### TASK
Copy every entry exactly as it stands, though any image it holds should stay out of the copy.

### PROVIDED MATERIAL
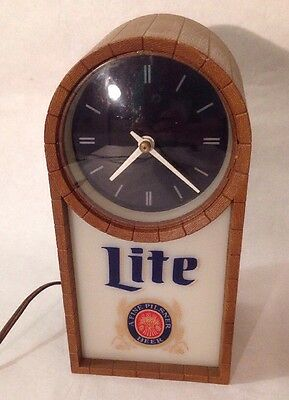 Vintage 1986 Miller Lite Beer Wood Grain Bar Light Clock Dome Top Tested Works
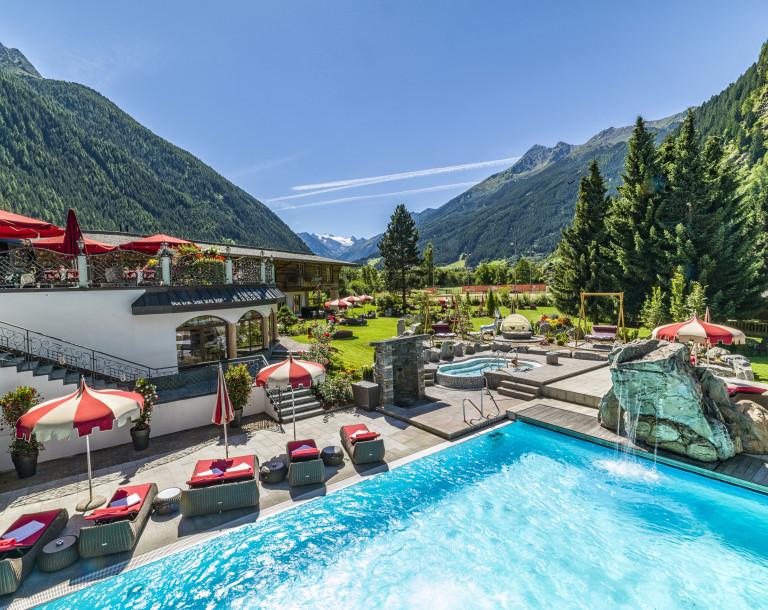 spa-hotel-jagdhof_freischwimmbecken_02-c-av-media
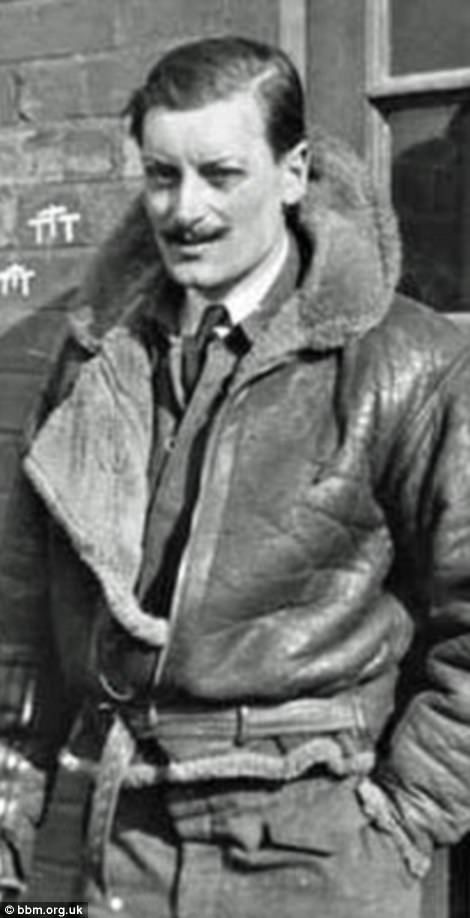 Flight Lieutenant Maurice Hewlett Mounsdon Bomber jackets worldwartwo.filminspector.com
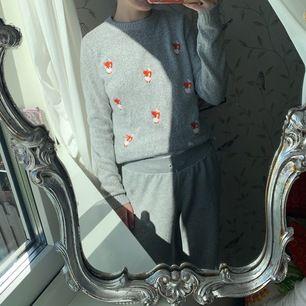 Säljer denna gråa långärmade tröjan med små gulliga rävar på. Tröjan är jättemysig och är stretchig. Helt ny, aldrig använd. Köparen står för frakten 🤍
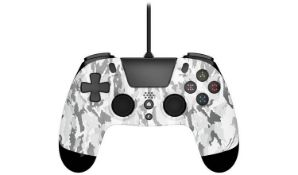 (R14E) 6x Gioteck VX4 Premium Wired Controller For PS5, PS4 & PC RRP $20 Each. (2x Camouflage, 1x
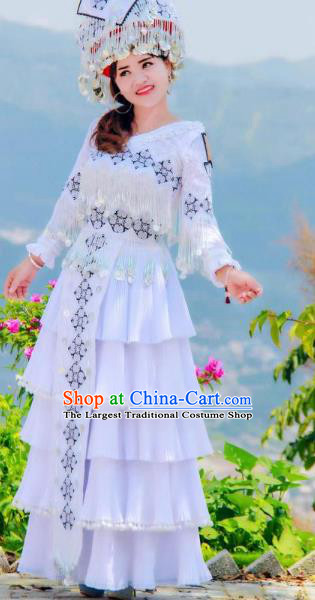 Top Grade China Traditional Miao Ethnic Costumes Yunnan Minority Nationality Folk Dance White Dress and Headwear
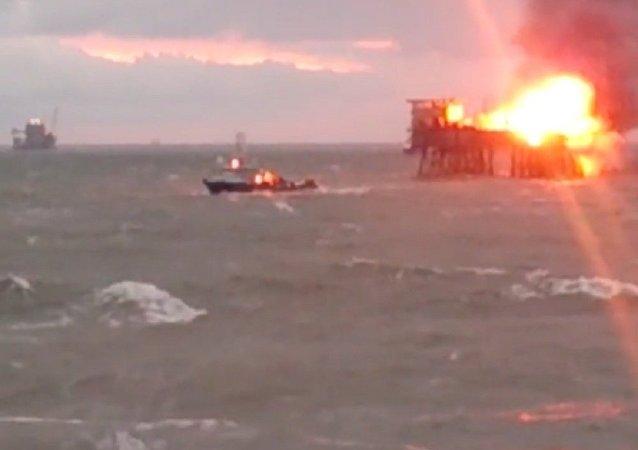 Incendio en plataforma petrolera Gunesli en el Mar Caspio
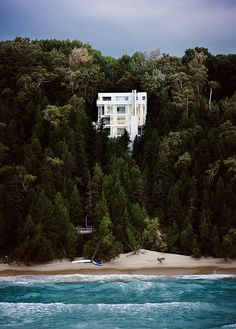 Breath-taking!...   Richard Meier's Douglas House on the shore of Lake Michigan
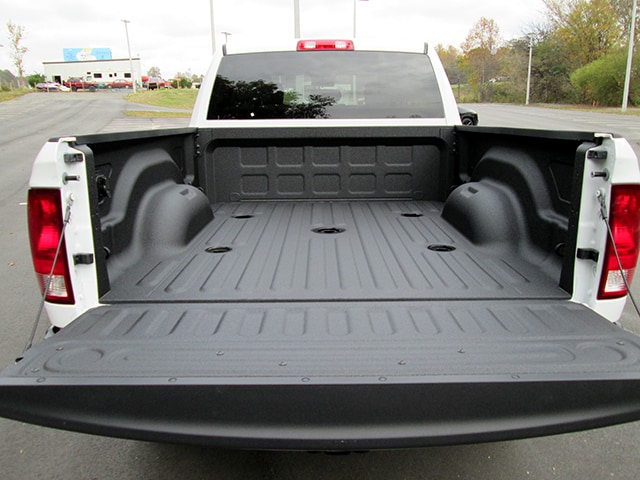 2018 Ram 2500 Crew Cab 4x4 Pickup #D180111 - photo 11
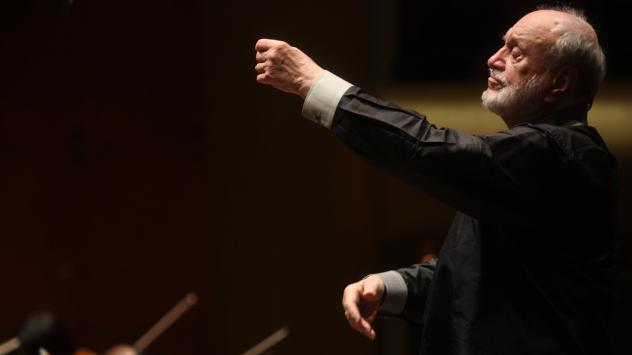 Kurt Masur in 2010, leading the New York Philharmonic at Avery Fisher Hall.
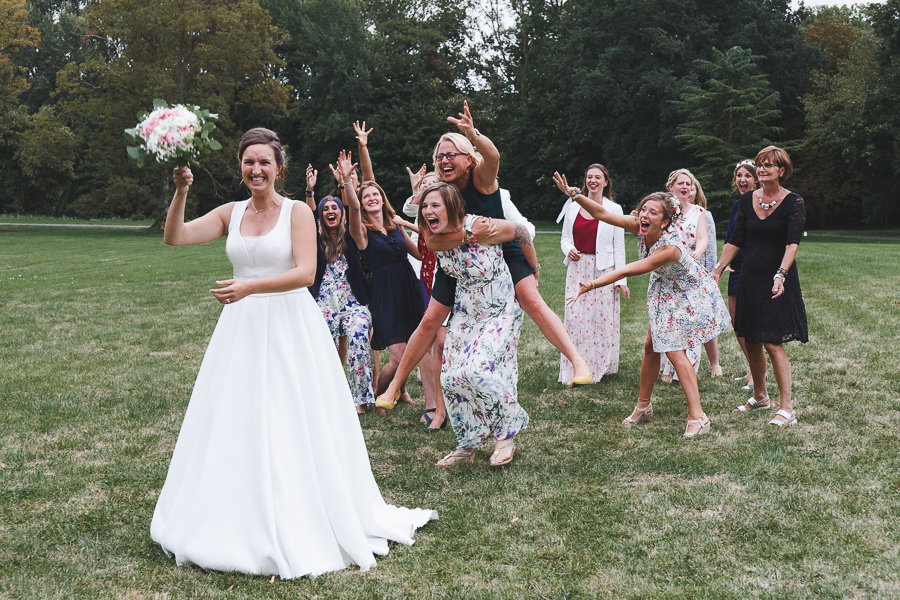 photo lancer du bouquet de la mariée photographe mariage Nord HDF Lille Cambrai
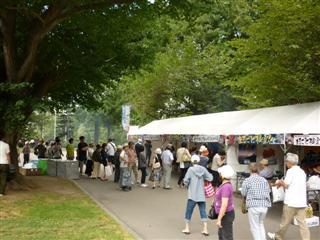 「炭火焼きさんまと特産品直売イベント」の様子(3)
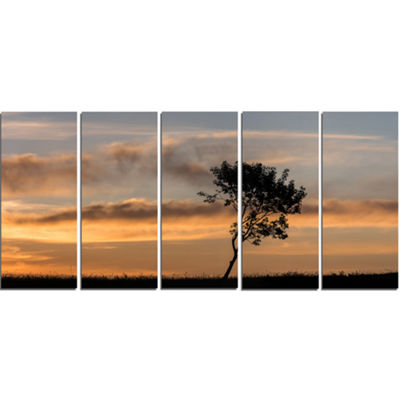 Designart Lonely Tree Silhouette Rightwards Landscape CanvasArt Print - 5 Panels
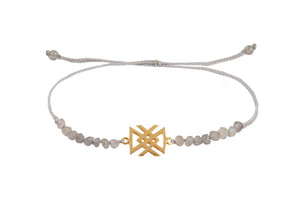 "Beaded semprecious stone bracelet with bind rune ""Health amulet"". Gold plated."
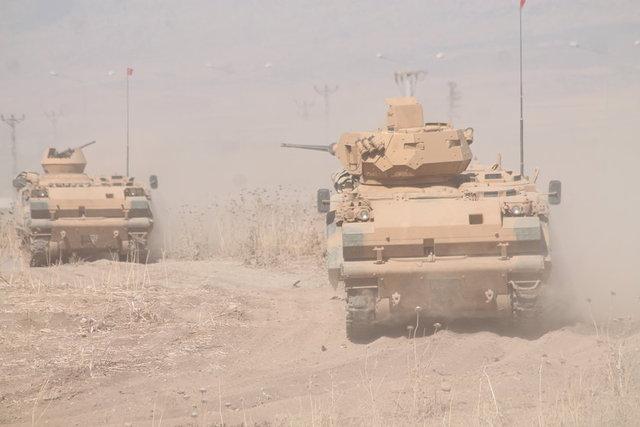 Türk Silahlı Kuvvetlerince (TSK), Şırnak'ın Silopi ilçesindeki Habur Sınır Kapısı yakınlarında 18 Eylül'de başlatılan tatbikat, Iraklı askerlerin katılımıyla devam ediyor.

### SOLUTION FOR THIS PROBLEM
 Vintage 1986 Miller Lite Beer Wood Grain Bar Light Clock Dome Top Tested Works
 spa-hotel-jagdhof_freischwimmbecken_02-c-av-media
 Flight Lieutenant Maurice Hewlett Mounsdon Bomber jackets worldwartwo.filminspector.com
 Säljer denna gråa långärmade tröjan med små gulliga rävar på. Tröjan är jättemysig och är stretchig. Helt ny, aldrig använd. Köparen står för frakten 🤍
 (R14E) 6x Gioteck VX4 Premium Wired Controller For PS5, PS4 & PC RRP $20 Each. (2x Camouflage, 1x
 Top Grade China Traditional Miao Ethnic Costumes Yunnan Minority Nationality Folk Dance White Dress and Headwear
 Incendio en plataforma petrolera Gunesli en el Mar Caspio
 Breath-taking!...   Richard Meier's Douglas House on the shore of Lake Michigan
 2018 Ram 2500 Crew Cab 4x4 Pickup #D180111 - photo 11
 Kurt Masur in 2010, leading the New York Philharmonic at Avery Fisher Hall.
 photo lancer du bouquet de la mariée photographe mariage Nord HDF Lille Cambrai
 「炭火焼きさんまと特産品直売イベント」の様子(3)
 Designart Lonely Tree Silhouette Rightwards Landscape CanvasArt Print - 5 Panels
 "Beaded semprecious stone bracelet with bind rune ""Health amulet"". Gold plated."
 Türk Silahlı Kuvvetlerince (TSK), Şırnak'ın Silopi ilçesindeki Habur Sınır Kapısı yakınlarında 18 Eylül'de başlatılan tatbikat, Iraklı askerlerin katılımıyla devam ediyor.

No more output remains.